ACTION ITEM:
Output the line containing "common name: plains zebra" and all subsequent lines of the listing below, copied exactly, with no other lines.

DATA SHOWN:

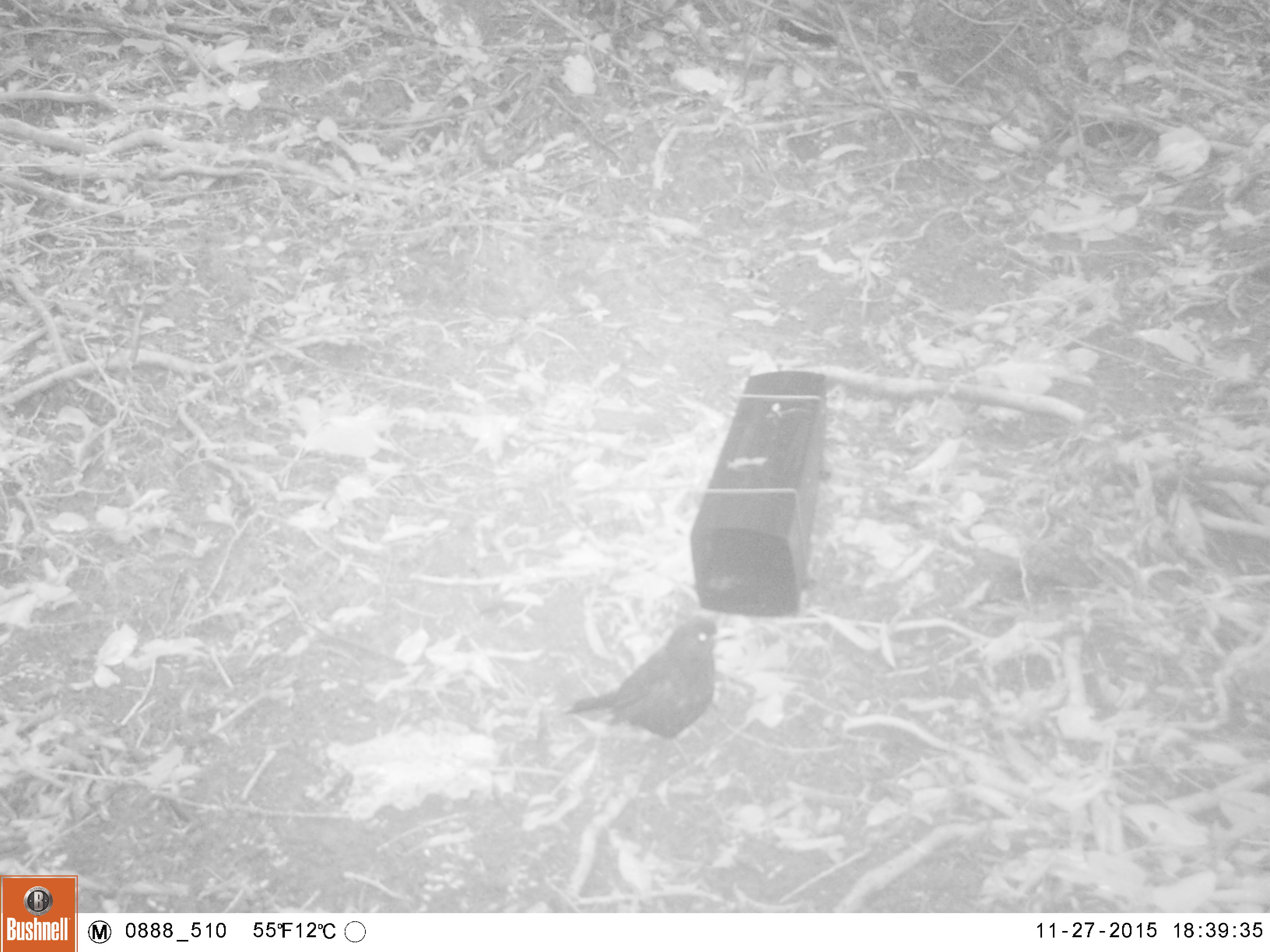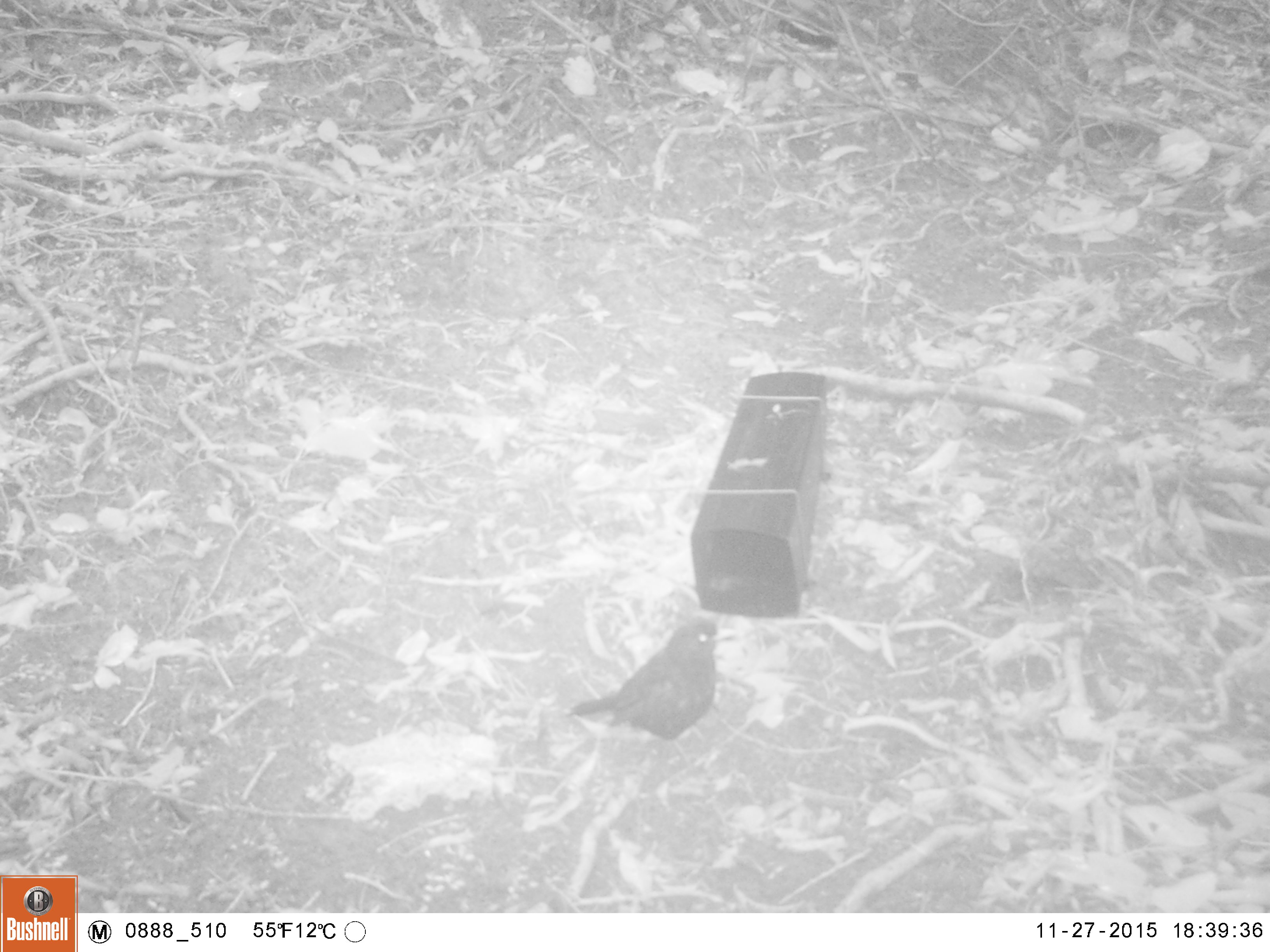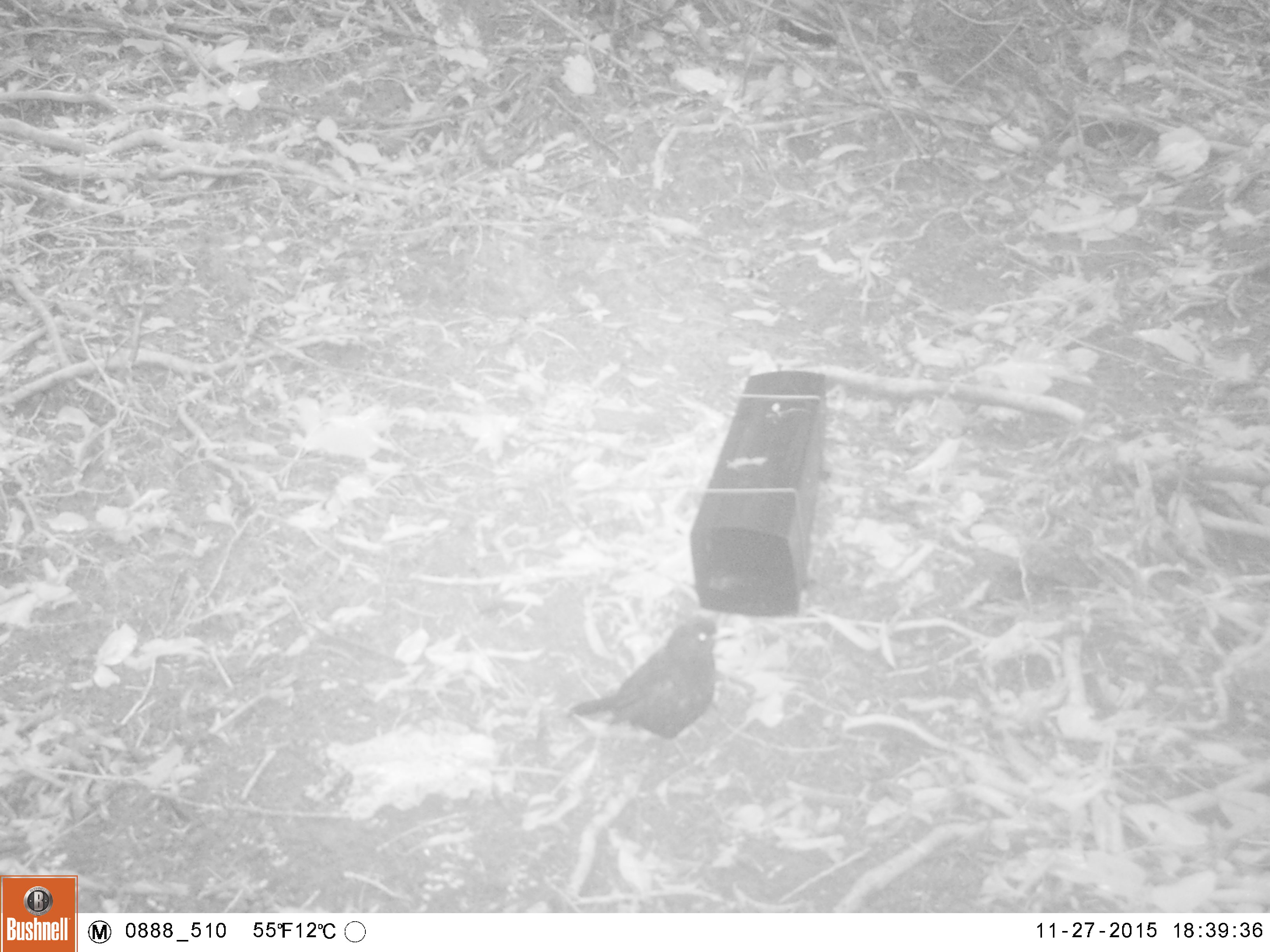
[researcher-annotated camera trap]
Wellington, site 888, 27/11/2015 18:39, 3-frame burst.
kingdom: Animalia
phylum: Chordata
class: Aves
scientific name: Aves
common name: bird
Bird (Aves).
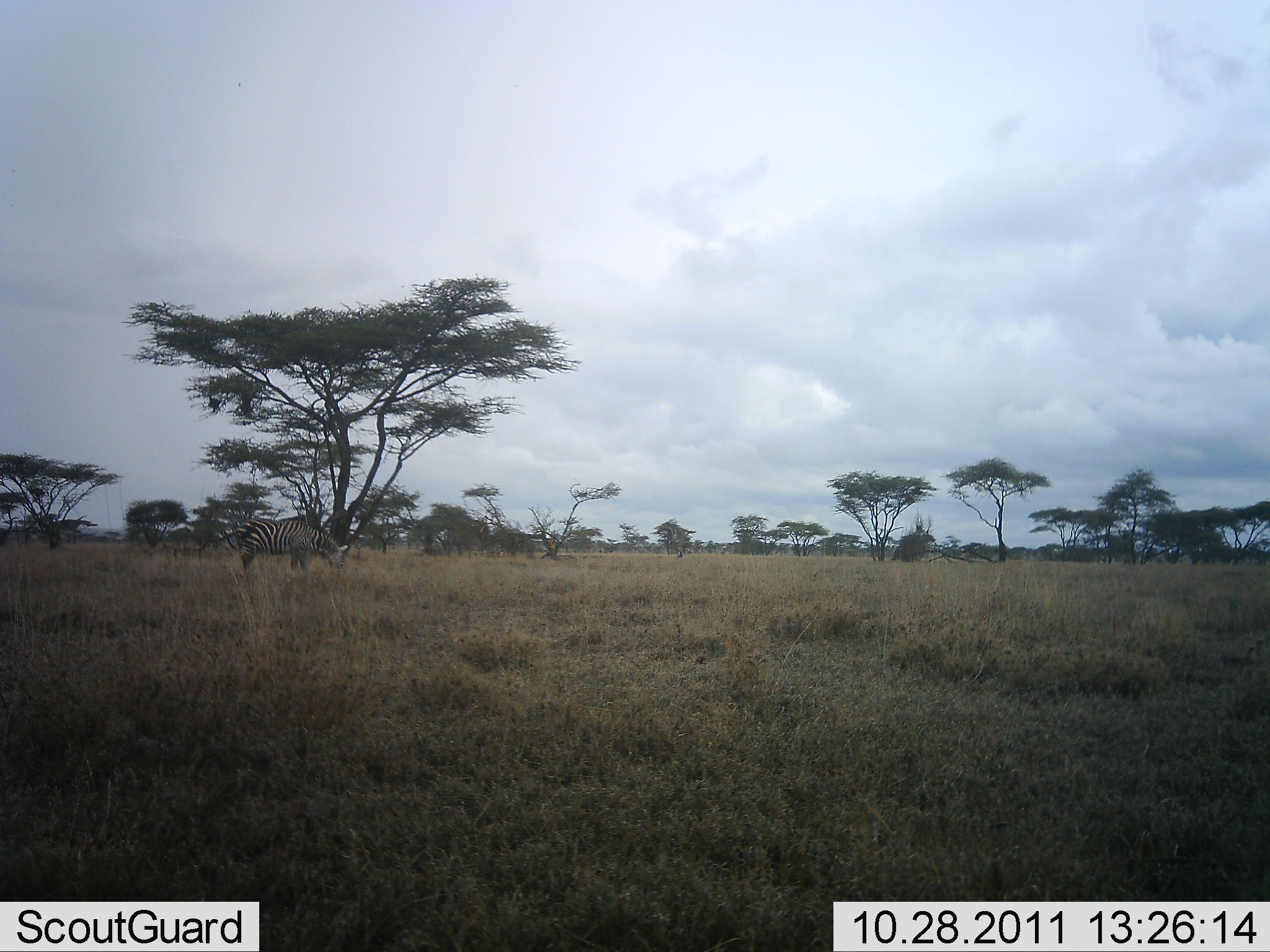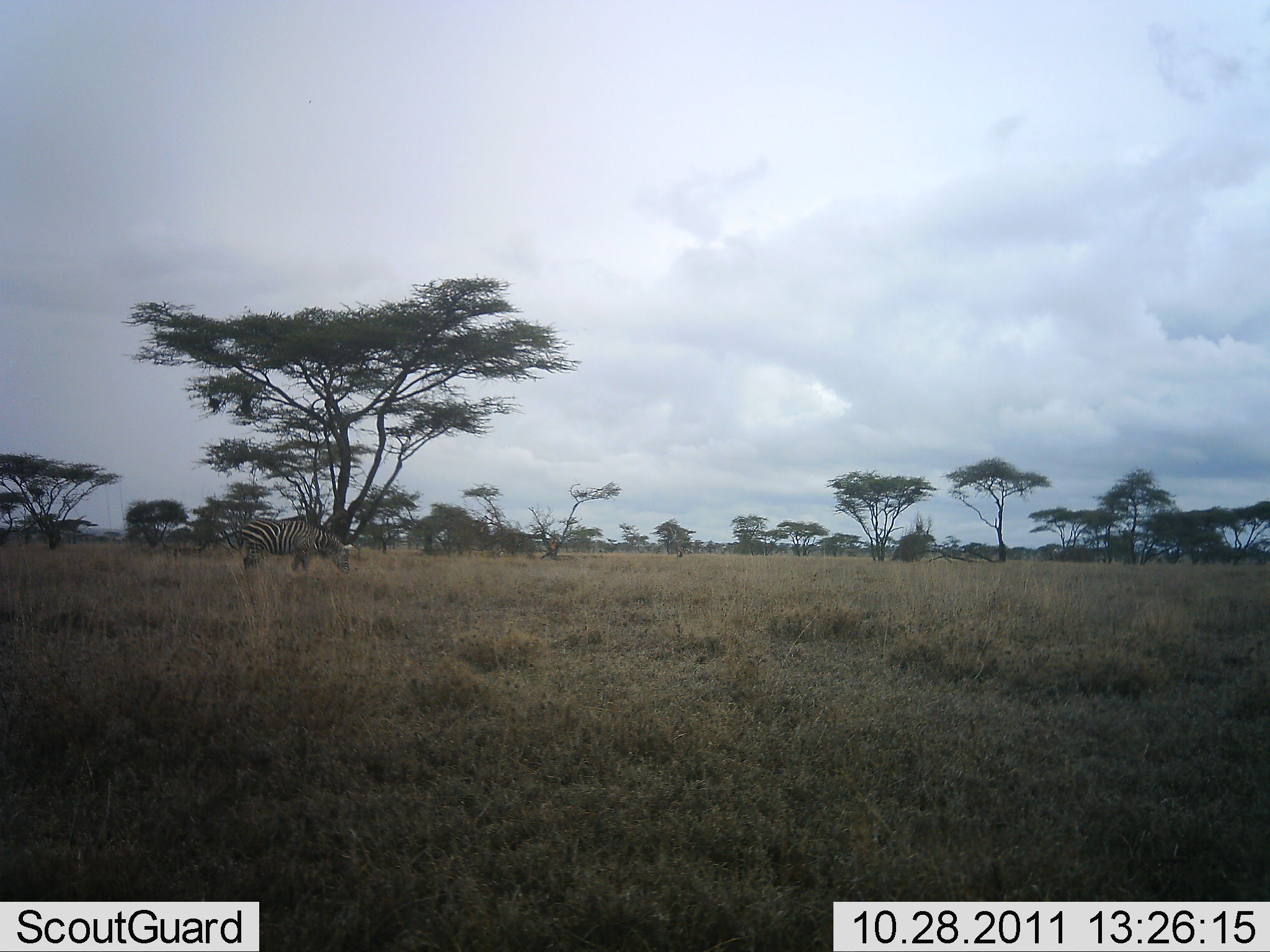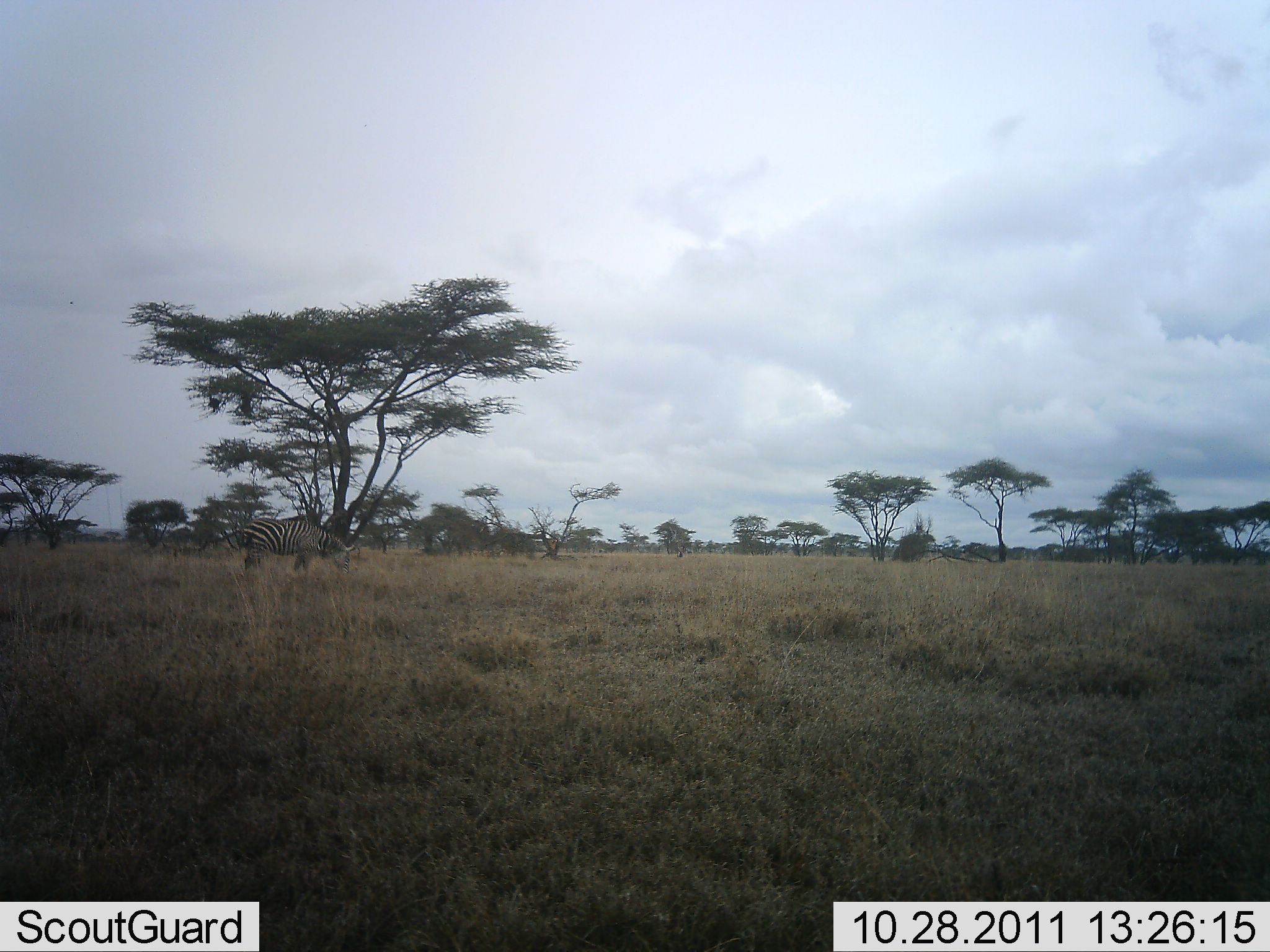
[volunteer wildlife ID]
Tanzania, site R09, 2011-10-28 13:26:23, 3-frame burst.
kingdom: Animalia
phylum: Chordata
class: Mammalia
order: Perissodactyla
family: Equidae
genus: Equus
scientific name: Equus quagga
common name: plains zebra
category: zebra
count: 1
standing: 27%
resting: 0%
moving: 18%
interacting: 0%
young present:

TASK OUTPUT:
common name: plains zebra
category: zebra
count: 1
standing: 27%
resting: 0%
moving: 18%
interacting: 0%
young present:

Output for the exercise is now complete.